__Extracted entries__.
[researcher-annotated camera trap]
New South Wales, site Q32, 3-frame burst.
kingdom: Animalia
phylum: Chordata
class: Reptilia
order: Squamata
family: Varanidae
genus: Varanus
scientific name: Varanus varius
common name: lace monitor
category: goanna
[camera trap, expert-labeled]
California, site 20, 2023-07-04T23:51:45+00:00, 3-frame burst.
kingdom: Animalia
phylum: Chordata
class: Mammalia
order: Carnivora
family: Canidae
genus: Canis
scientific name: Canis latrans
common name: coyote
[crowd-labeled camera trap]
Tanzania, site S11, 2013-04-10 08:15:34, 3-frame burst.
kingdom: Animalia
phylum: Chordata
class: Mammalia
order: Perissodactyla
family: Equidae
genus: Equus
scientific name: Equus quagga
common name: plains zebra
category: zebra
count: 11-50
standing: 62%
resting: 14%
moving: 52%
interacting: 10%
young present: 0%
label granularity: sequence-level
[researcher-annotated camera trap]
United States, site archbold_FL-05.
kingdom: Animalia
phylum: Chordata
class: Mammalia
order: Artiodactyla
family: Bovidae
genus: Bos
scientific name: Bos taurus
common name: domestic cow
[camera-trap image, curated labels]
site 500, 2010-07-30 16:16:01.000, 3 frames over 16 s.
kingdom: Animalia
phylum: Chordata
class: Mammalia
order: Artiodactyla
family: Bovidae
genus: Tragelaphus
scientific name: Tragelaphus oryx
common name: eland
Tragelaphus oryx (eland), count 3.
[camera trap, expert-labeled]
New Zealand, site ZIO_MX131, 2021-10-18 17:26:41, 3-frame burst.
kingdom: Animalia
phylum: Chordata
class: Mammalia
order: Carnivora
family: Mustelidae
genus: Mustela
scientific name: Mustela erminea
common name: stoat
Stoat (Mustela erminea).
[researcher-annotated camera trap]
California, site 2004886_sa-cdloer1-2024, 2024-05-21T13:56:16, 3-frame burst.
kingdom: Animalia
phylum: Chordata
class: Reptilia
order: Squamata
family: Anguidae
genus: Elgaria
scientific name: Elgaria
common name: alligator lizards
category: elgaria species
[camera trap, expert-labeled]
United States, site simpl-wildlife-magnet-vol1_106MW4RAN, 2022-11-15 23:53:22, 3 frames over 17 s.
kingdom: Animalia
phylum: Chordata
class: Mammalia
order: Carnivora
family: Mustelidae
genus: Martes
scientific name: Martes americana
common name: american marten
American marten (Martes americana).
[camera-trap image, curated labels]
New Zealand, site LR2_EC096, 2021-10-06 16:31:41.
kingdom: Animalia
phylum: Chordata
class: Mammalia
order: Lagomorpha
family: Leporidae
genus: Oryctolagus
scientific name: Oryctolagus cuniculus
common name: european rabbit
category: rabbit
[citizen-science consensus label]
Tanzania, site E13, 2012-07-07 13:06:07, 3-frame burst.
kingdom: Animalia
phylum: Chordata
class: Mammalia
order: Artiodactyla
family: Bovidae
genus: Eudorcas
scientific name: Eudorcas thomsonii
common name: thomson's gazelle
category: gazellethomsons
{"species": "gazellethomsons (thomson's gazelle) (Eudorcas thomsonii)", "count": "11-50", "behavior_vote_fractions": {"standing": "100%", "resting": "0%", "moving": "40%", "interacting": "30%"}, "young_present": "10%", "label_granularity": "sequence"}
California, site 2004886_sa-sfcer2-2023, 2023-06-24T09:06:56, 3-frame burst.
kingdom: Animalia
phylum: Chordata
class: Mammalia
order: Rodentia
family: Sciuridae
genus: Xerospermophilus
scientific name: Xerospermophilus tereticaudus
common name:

__Task item__. Whenever the word "family" shows up in a line above, copy that line.

__Reply to the exercise__.
family: Varanidae
family: Canidae
family: Equidae
family: Bovidae
family: Bovidae
family: Mustelidae
family: Anguidae
family: Mustelidae
family: Leporidae
family: Bovidae
family: Sciuridae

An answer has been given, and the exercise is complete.